TRECHO DO DOCUMENTO:

Pular para o conteúdo principal

Exceções a aluno religioso opõem liberdade de culto ao princípio da isonomia

Segundo jurisprudências diversas do Supremo Tribunal Federal, obrigar uma universidade pública a abrir exceção em suas regras para permitir a pregação religiosa de um aluno pode ser garantia de liberdade religiosa ou uma afronta ao princípio da isonomia. 

Quem aponta a oposição são especialistas consultados pela revista eletrônica Consultor Jurídico, comentando uma decisão na qual a Justiça do Distrito Federal determinou que a Universidade de Brasília (UnB) tranque a matrícula de um aluno que deseja sair em missão religiosa até o fim de 2023. O caso foi noticiado pela ConJur no domingo (19/2). 

O autor da ação integra a Igreja de Jesus Cristo dos Santos dos Últimos Dias e disse que tem como dever religioso servir em missão de pregação em um lugar distante de onde mora.

A UnB, no entanto, estaria colocando empecilhos porque o aluno já trancou a universidade em outros momentos. O limite para o procedimento, disse a universidade, é de dois períodos, já atingido pelo estudante.

Ao dar decisão favorável ao estudante, o juiz Bruno Anderson da Silva, da 3ª Vara Federal do DF, disse que direitos fundamentais devem prevalecer diante dos regimentos internos das instituições. Dessa forma, a liberdade religiosa não pode ser cerceada em nome da autonomia universitária.

ENUNCIADO:
Responda às perguntas abaixo com base na notícia sobre o trancamento de matrícula na UnB:
1. Em que dia a ConJur noticiou o caso?
2. Qual é o limite de trancamentos indicado pela universidade?
3. Em qual vara atua o juiz que decidiu a favor do estudante?

DADOS ARMAZENADOS:

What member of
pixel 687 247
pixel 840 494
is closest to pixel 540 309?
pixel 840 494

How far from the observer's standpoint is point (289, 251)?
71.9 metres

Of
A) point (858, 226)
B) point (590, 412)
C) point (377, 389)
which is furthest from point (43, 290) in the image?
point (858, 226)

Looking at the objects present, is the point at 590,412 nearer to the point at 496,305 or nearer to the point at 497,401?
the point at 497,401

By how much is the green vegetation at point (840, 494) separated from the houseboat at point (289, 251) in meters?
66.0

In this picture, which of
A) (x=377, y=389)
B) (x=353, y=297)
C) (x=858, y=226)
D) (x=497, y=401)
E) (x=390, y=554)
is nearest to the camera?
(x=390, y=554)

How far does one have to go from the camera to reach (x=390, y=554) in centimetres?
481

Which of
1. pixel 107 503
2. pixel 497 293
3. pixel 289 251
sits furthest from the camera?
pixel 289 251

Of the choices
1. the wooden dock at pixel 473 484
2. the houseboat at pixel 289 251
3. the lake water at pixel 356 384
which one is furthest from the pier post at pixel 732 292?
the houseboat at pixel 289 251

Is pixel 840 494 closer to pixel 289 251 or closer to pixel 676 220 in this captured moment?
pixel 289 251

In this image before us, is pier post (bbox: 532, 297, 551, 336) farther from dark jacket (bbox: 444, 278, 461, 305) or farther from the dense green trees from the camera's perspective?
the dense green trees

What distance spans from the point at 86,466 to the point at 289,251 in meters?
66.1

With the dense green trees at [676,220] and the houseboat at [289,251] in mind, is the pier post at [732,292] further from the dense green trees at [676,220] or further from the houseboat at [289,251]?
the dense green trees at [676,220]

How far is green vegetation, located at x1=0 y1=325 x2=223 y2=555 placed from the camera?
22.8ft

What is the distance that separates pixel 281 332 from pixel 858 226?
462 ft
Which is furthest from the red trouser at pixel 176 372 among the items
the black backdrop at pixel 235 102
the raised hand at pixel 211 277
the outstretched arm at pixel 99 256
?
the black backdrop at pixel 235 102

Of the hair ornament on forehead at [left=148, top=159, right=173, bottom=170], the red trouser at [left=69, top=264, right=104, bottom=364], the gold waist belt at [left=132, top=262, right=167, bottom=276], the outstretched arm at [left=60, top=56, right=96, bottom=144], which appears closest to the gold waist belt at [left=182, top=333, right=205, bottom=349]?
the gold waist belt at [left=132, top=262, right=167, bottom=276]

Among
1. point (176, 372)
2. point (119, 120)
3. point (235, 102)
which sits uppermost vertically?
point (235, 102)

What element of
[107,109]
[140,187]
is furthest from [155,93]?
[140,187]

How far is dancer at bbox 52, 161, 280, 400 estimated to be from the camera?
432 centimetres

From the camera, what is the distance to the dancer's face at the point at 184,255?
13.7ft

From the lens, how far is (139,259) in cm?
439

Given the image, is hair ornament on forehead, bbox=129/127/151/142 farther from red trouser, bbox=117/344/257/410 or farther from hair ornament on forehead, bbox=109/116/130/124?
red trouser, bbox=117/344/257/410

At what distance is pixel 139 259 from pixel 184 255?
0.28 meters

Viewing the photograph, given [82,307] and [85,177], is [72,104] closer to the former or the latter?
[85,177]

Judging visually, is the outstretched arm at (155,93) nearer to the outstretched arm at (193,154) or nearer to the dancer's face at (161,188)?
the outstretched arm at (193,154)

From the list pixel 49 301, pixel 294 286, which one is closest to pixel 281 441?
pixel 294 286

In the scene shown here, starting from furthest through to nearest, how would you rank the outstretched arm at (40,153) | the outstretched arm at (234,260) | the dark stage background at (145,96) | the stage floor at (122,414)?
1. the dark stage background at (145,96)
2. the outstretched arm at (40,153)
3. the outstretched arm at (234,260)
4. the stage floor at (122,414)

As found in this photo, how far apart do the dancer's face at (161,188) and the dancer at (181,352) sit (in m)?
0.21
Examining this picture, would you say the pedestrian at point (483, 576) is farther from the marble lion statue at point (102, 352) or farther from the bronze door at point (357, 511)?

RESPOSTA À TAREFA:
1. No domingo (19/2).
2. Dois períodos.
3. Na 3ª Vara Federal do DF.